Try it:
Transcribe every record verbatim; no pictures.

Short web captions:
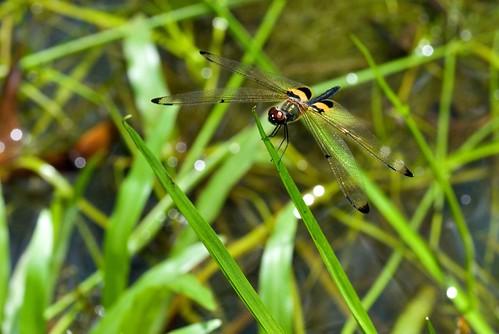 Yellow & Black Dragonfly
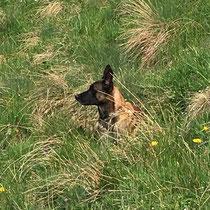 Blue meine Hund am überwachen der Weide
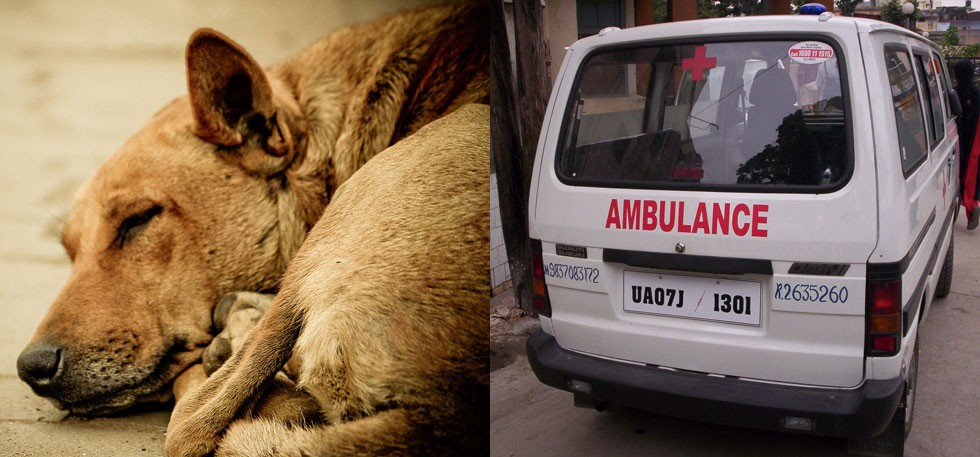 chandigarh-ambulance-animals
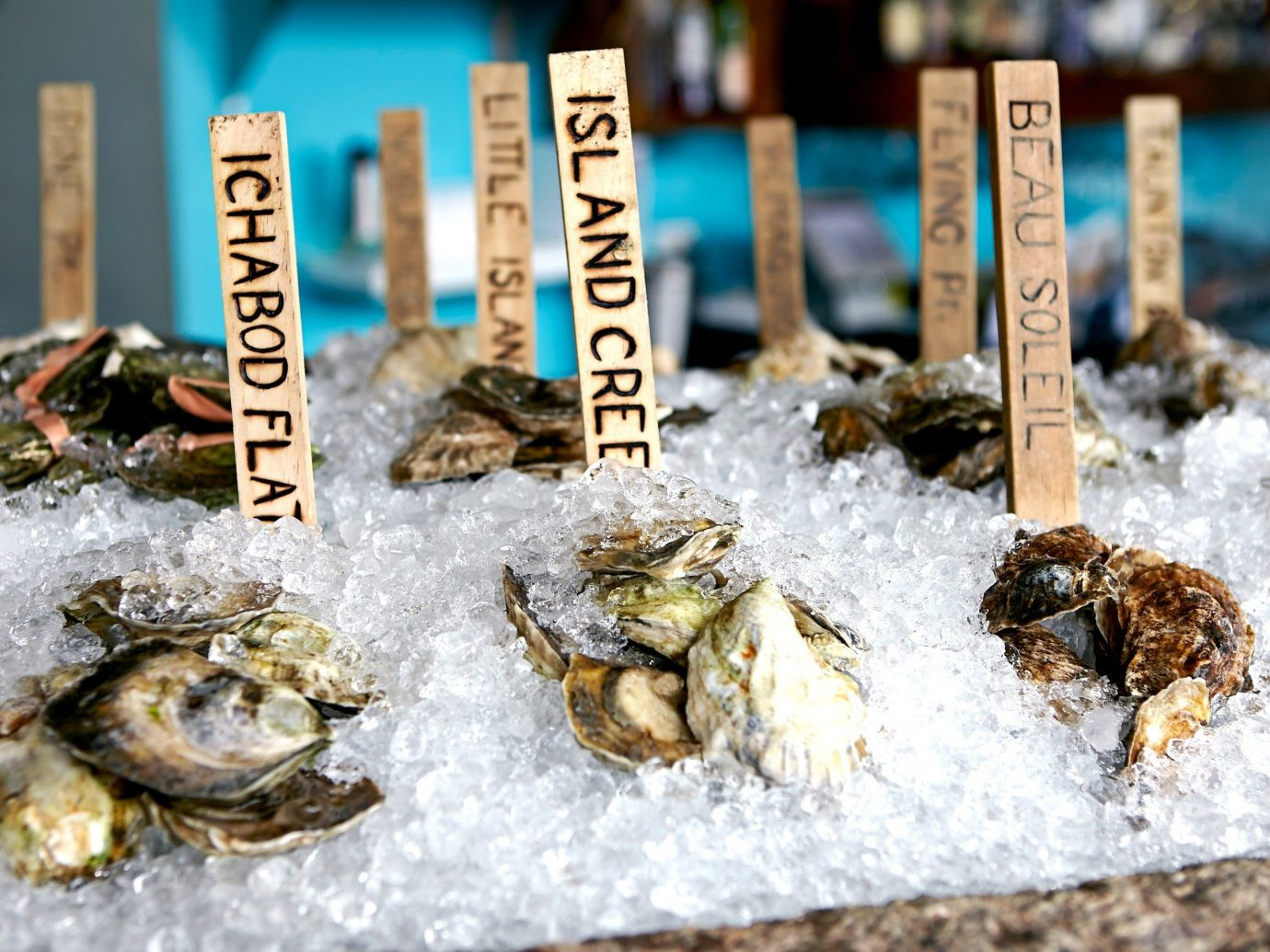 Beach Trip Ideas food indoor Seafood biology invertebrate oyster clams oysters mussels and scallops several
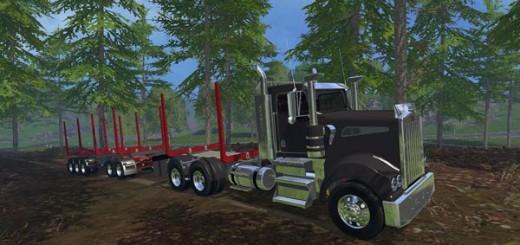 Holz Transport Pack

Response for this exercise:
 Yellow & Black Dragonfly
 Blue meine Hund am überwachen der Weide
 chandigarh-ambulance-animals
 Beach Trip Ideas food indoor Seafood biology invertebrate oyster clams oysters mussels and scallops several
 Holz Transport Pack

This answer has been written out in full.